*DOCUMENT EXTRACT*:
Metric	What it is	Why it matters
`inter_analyst_fleiss_per_panel`	`κ_F*` computed within each declared panel	Tells you how internally coherent each panel is on its own. A primary panel with `κ_F* = 0.10` and a check panel with `κ_F* = 0.70` means the primary panel is the one to inspect for analyst-disagreement.
`cross_panel_kappa`	Cohen's `κ_C` between the two panels' per-item consensuses (default `primary` vs the first declared check panel; override with `--check`)	The construct-validity convergence check (R4 in `construct_validity.md`). A high cross-panel `κ_C` plus a high `κ_C(η, primary-consensus)` is the convergent half of a multi-trait/multi-method argument. A model that agrees with `primary` but disagrees with `check` is a warning sign that the `primary` consensus is panel-specific rather than carving-specific.

The same undefined rules apply as for the corresponding base metrics (empty substantive intersection, p_e = 1, single-analyst panel).

R22 — test-retest reliability (`κ_test-retest`)¶

Test-retest reliability is the co-equal §2 reliability metric alongside agreement (κ_C, κ_F, κ_F*). The agreement metrics tell you how well one capture of M's endorsement column matches the analyst column; κ_test-retest tells you whether that capture is repeatable. A high κ_C whose underlying η you couldn't reproduce twenty minutes later is reporting a sample from an unknown distribution, not a model-level signal.

*PROMPT 1*: How would you summarize the metrics excerpt in two sentences?
*PROMPT 2*: Could you output, word for word, the stretch of the metrics excerpt from "R22 — test-retest" through "a model-level signal."?

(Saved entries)
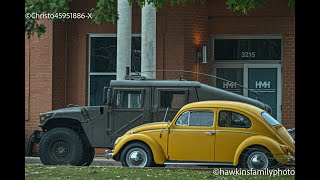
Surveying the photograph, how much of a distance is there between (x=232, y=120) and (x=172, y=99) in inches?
92.4

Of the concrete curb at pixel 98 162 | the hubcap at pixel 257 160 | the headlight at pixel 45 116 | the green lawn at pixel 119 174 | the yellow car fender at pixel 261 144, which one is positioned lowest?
the concrete curb at pixel 98 162

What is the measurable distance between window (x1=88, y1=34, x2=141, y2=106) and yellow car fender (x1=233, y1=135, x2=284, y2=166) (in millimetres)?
7910

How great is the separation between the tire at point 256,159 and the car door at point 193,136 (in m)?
0.73

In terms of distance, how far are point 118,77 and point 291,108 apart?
553cm

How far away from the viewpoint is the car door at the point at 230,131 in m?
15.3

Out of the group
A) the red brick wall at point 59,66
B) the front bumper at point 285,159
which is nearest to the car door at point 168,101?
the front bumper at point 285,159

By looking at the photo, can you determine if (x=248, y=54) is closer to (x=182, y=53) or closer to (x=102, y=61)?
(x=182, y=53)

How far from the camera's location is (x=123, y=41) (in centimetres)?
2044

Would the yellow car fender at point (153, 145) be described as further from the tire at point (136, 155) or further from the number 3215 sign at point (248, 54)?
the number 3215 sign at point (248, 54)

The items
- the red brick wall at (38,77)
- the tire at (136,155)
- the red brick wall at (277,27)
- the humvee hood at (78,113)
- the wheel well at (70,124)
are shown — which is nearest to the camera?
the tire at (136,155)

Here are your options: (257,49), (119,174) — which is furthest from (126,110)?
(257,49)

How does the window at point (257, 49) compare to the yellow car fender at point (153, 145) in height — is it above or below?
above
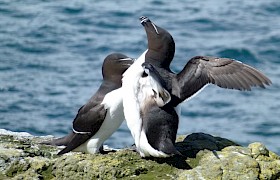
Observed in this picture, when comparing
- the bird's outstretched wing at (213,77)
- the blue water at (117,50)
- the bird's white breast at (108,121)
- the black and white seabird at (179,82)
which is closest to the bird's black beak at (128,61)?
the bird's white breast at (108,121)

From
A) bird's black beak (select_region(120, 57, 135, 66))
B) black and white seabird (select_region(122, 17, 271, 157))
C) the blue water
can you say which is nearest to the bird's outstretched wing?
black and white seabird (select_region(122, 17, 271, 157))

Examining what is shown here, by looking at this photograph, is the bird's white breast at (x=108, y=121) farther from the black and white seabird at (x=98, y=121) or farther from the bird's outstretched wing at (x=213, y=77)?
the bird's outstretched wing at (x=213, y=77)

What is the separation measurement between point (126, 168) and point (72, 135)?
1.47 metres

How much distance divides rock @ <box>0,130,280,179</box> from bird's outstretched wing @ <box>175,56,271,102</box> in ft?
1.72

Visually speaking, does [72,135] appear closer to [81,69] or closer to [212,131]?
[212,131]

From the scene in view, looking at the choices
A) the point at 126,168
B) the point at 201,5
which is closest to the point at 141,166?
the point at 126,168

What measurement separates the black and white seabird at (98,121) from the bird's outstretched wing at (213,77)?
81 cm

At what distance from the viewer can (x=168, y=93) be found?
776 centimetres

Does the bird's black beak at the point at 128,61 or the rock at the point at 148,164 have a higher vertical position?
the bird's black beak at the point at 128,61

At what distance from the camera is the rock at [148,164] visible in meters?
7.15

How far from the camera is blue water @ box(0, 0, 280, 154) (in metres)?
16.7

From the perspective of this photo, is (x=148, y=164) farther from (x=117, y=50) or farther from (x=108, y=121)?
(x=117, y=50)

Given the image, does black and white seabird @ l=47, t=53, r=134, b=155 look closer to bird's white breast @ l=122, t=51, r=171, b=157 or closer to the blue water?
bird's white breast @ l=122, t=51, r=171, b=157

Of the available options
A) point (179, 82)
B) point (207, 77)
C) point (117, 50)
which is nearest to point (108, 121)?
point (179, 82)
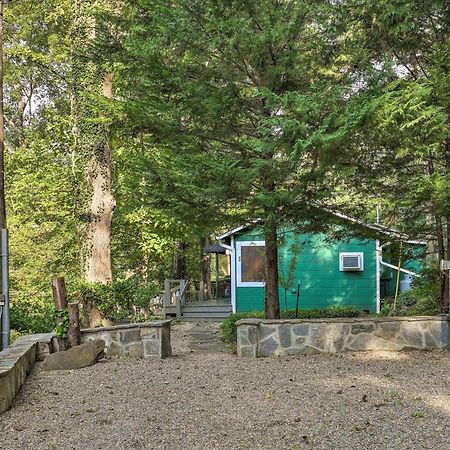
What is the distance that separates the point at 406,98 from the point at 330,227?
9.97 ft

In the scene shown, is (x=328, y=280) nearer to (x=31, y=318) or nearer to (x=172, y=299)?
(x=172, y=299)

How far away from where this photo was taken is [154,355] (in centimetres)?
767

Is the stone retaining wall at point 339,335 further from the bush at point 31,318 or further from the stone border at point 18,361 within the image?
the bush at point 31,318

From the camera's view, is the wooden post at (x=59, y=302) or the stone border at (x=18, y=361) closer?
the stone border at (x=18, y=361)

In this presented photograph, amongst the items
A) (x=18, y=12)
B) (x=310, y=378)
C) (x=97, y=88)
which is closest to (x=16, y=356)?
(x=310, y=378)

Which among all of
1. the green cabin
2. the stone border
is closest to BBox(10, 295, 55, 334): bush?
the stone border

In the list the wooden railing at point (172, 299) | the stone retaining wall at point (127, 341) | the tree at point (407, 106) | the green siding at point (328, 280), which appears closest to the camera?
the tree at point (407, 106)

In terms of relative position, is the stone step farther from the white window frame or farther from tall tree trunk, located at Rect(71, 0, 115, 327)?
tall tree trunk, located at Rect(71, 0, 115, 327)

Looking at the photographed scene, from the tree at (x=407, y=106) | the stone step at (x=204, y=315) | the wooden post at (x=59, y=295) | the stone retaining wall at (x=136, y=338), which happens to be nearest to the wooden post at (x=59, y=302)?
the wooden post at (x=59, y=295)

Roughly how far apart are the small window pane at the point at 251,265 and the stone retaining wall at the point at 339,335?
323 inches

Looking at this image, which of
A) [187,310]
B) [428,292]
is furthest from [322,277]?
[428,292]

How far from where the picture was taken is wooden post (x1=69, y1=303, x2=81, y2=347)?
7445 millimetres

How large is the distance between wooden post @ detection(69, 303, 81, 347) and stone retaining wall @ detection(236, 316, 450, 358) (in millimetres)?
2361

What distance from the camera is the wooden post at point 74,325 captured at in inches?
293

*RESULT 1*: The metrics excerpt describes `inter_analyst_fleiss_per_panel`, which computes `κ_F*` within each declared panel to show how internally coherent each panel is. It also describes `cross_panel_kappa`, Cohen's `κ_C` between two panels' per-item consensuses, which serves as the construct-validity convergence check, and then introduces R22, test-retest reliability (`κ_test-retest`), a co-equal §2 reliability metric that tells whether a capture of M's endorsement column is repeatable.

*RESULT 2*:
R22 — test-retest reliability (`κ_test-retest`)¶

Test-retest reliability is the co-equal §2 reliability metric alongside agreement (κ_C, κ_F, κ_F*). The agreement metrics tell you how well one capture of M's endorsement column matches the analyst column; κ_test-retest tells you whether that capture is repeatable. A high κ_C whose underlying η you couldn't reproduce twenty minutes later is reporting a sample from an unknown distribution, not a model-level signal.